The tagline for the 1979 horror-science fiction classic Alien was, “In space no one can hear you scream.” The vastness of outer space, its deep dark nowhere, provided a film with a concept of a single alien life form threatening the lives of a crew on a commercial space vessel with an atmosphere and tone that is completely a horror film.
The influence of Alien on William Eubank’s new film Underwater are easily identifiable, except this film takes places in the immense depth of the ocean seabed, its sunken murky nowhere, that provides this film with a terrifying, claustrophobic environment where a crew on a deep-water aquatics research facility discover a new species of ancient water humanoids. The tagline, slightly modified, aptly applies here, too, “On the ocean floor no one can hear you scream.”
Seven miles beneath the water an engineer named Norah (Kristen Stewart) is quietly making her way around a bathroom. She spots a spider stuck in the sink and helps it to freedom, sparing its life if only for a moment. Norah hears something strange, a creaking noise and then shaking that turns into a catastrophic event for the vessel. Norah barely escapes, saving the life of a coworker, and then proceeds to search for escape and other survivors. But something strange is happening outside the vessel, in the darkness of the ocean floor something has awakened.
Underwater recognizes the kind of film it is trying to be, quite simply a good ol’ fashioned monster movie that happens underwater. And it makes use of its simple premise by creating opportunities to craft tension with its unique environment and offering a nice blend of thrills and jump scares that are accommodated by some really great, slowly revealed creature designs. There are a few scenes in the muddy and cloudy water when some of the action is hard to distinguish, but this embellishment within the scenes also allows the creatures to be gradually discovered, which is a nice touch in building expectations and surprises throughout.

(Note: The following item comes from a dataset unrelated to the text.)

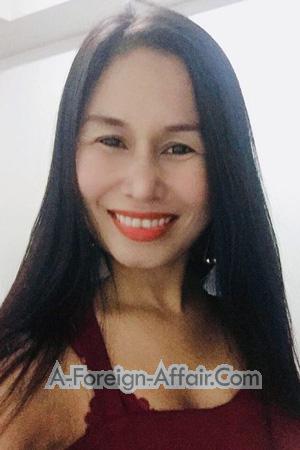 197005 - Nampueng Age: 51 - Thailand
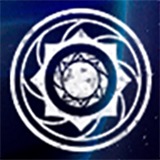 EoF World First Raid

The film starts in the quiet, but this only lasts for a few moments as everything soon ramps into high-gear action. And when the quicker pacing arrives, it doesn’t let up, instead building with different set pieces that offer new challenges for the characters to survive. Whether an underwater walk in near darkness or the quick escape from a falling vessel, it works in keeping the attention off the barebones narrative.
The narrative is filled with unnecessary science components that only create distracting questions, and the characters are more plot devices than emotional beings. However, Kristen Stewart, through her interesting performance, does a nice job of adding some emotional depth to her leading character. T.J. Miller, who usually does a nice job of being comic relief, feels out of place amongst the other characters in this film. The jokes he makes fall flat in many scenes and his character doesn’t seem to fit in amongst supporting characters. Vincent Cassel is also stuck in a strange place in this film, playing a character that has an emotional backstory that is only hinted at. For most of the film, Mr. Cassel’s character, which could be the most interesting, is pushed into the background or forced to spout information to keep the narrative moving.
Underwater doesn’t spend much time developing a complicated narrative. Instead, it focuses on being a fun, mostly thrilling, sometimes scary monster movie that has some interesting designs to watch as they develop and consume the screen. Kristen Stewart holds this film together with her interesting performance, even with the limited character development available. Underwater is an entertaining addition to the aquatic horror genre.